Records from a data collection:
'''
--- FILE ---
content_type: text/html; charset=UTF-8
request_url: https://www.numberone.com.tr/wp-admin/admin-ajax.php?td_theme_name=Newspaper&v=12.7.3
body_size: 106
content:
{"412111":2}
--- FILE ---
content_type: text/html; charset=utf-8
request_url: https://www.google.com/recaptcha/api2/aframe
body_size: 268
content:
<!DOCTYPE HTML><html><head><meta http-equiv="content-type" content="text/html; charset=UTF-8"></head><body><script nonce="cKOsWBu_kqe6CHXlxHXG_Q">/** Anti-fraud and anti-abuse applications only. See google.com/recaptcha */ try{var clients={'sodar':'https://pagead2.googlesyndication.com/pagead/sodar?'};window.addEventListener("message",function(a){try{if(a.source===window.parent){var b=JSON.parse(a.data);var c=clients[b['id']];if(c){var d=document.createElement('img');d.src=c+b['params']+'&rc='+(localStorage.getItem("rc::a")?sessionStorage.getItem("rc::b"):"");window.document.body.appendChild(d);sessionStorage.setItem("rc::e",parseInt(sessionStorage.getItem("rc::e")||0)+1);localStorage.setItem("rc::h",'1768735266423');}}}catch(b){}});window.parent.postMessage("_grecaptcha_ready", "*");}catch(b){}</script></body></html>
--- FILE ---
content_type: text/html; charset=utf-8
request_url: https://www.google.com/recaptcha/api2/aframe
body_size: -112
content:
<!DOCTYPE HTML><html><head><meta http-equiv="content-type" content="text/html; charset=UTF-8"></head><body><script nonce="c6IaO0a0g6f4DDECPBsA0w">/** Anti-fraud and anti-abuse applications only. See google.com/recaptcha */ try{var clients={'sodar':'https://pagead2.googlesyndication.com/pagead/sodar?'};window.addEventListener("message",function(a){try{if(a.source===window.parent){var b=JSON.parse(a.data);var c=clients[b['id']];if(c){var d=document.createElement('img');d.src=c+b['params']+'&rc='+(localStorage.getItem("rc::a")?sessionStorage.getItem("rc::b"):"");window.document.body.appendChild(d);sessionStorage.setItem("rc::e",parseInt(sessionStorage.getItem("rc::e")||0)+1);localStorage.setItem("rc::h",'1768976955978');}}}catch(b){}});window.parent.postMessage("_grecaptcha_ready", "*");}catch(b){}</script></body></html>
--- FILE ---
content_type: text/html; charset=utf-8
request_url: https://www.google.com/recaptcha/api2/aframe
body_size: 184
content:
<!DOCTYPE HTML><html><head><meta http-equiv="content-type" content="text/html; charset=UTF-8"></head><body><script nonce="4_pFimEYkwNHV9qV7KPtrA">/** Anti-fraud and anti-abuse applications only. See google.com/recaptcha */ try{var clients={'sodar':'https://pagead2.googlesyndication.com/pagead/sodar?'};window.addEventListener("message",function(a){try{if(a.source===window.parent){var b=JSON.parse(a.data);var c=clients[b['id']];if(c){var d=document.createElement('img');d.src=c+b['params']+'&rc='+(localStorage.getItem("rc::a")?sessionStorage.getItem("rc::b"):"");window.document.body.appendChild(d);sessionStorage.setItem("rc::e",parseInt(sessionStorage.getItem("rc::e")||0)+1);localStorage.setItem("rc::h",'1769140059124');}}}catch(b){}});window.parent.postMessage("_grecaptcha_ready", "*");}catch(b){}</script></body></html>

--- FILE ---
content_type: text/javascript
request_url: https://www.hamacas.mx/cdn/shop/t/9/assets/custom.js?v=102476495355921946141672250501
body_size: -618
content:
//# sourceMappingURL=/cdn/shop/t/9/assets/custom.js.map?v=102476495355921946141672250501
'''
_TASK GOAL_
Among the records above, find each line holding the string "custom" and pull it out.

_EXERCISE ANSWER_
request_url: https://www.hamacas.mx/cdn/shop/t/9/assets/custom.js?v=102476495355921946141672250501
//# sourceMappingURL=/cdn/shop/t/9/assets/custom.js.map?v=102476495355921946141672250501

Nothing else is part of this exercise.